Autora: Carolina Tejeda. Intérpretes: Carolina Tejeda, Ignacio Rodríguez de Anca y Norberto Moreno. Música original: Norberto Moreno. Idea y realización general: Boca de Gallo. Dirección: Carolina Tejeda e Ignacio Rodríguez de Anca. Sala: La Gloria Espacio Teatral ( Yatay 890 – CABA) – Funciones: Domingo 20 hs. Nuestra calificación: muy buena
En el latir íntimo de Rastros del gesto analógico, Boca de Gallo nos convoca a un ritual escénico donde la memoria se desdobla, frágil y luminosa, como una fotografía que tiembla entre los dedos. No es teatro en su forma más convencional, no es mera representación; es un susurro poético que acaricia los bordes de lo performático, un lienzo vivo donde cada gesto, cada objeto, cada silencio, resuena con la hondura de un recuerdo que se niega a desvanecerse. Aquí, lo analógico no es solo un eco del pasado: es un grito, un abrazo, una herida que sangra genealogías.

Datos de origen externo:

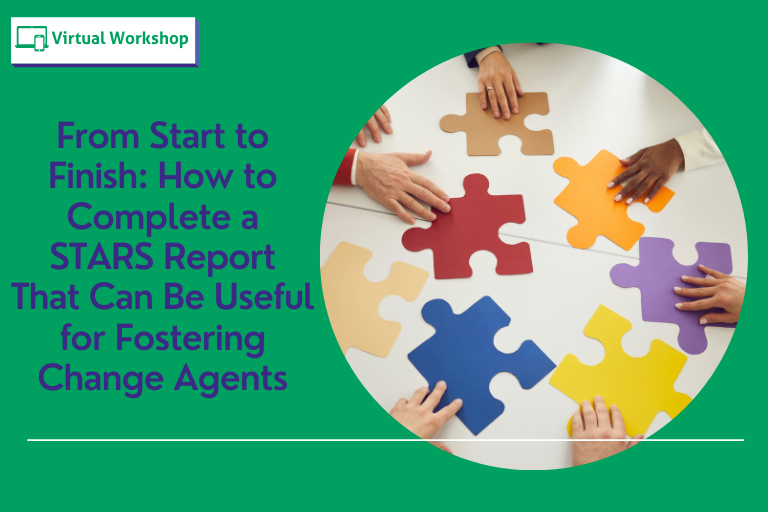 From Start to Finish How to Complete a STARS Report That can be Useful for Fostering Change Agents Workshop Homepage Announcement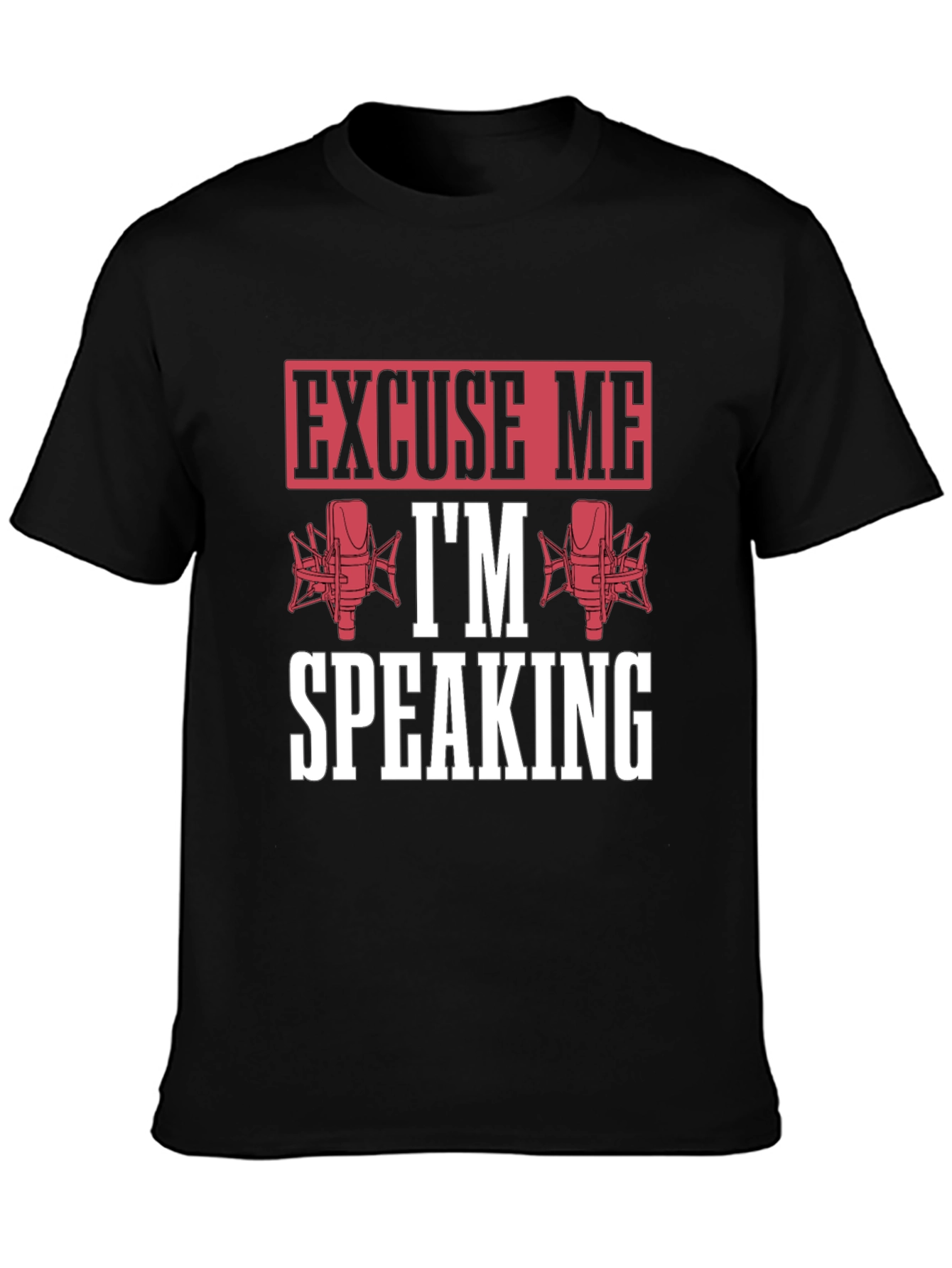 Excuse Me Im Speaking Graphic T-Shirt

Carolina Tejeda e Ignacio Rodriguez de Anca, se convierten en oficiantes de esta ceremonia. Sus cuerpos, delicados y feroces, danzan sobre las huellas de mujeres cuyos nombres la historia quiso borrar. Cada movimiento es un verso, cada pausa un lamento; su precisión escénica teje una partitura de emociones que abraza lo íntimo y estalla en lo colectivo. Verlos es sentir el peso de las ausencias, el roce de las sombras que aún nos habitan.
La escena, en su aparente desnudez —una mesa, una falda, un destello de luz—, es un universo en sí misma. El teatro de objetos, en manos de Boca de Gallo, se revela como un arte mayor, capaz de transformar lo mínimo en un torrente de sentidos. Una falda se vuelve pantalla, un carrusel artesanal susurra vidas rotas, una fotografía fija el instante para que el corazón lo desborde. Todo en Rastros… es fragmento, y en esa fractura radica su belleza: la memoria, como la vida, no se completa, pero vibra en cada pedazo.
Lo analógico, con su tacto rugoso y su promesa de permanencia, reina en este montaje. La imagen fotográfica, ese instante robado al tiempo, se erige como protagonista: no solo muestra, sino que invoca. ¿Qué es recordar sino elegir un recorte, un gesto, un objeto que sostenga el peso de lo que fuimos? La obra nos enfrenta a esa pregunta con una ternura que desarma y una crudeza que hiere. Los dispositivos escénicos —el brazo que manipula, la luz que titubea, el papel que se sacude como un mantel cargado de migajas— son poesía en movimiento, un canto a lo precario que nos define.

La música de Norberto Moreno, con sus cintas gastadas y sus zumbidos de máquinas olvidadas, es el alma sonora de este viaje. No acompaña: abraza, sostiene, narra. Es como si el pasado mismo cantara desde los márgenes, con una voz que resuena en el pecho del espectador. Y sobre ese telar sonoro, las capas de sentido se multiplican: luces que acarician, sombras que duelen, objetos que, en su rotura, cuentan la impermanencia de todo lo humano.
En el centro, la mujer. No un símbolo, no una idea, sino un rostro, un nombre, una genealogía que respira. Rastros del gesto analógico es un acto de amor, un espacio donde lo silenciado encuentra cuerpo y voz. Un parto, una huida, un bombardeo: cada relato escénico es un latido que repara, que resiste, que reclama. La obra no solo evoca; transforma la escena en un archivo vivo, donde lo íntimo se funde con lo colectivo en un abrazo que no suelta.
Esta experiencia no se consume: se vive, se siente, se lleva en la piel. Boca de Gallo, con una valentía que emociona, nos entrega un montaje que no pide permiso para existir. Exige ser mirado con el corazón abierto, con los sentidos alerta, y deja tras de sí una estela de preguntas que arden mucho después del último aplauso. Rastros del gesto analógico es un recordatorio de que el teatro, en su esencia más pura, es un acto de resistencia, un refugio para las memorias que, aun rotas, no dejan de brillar.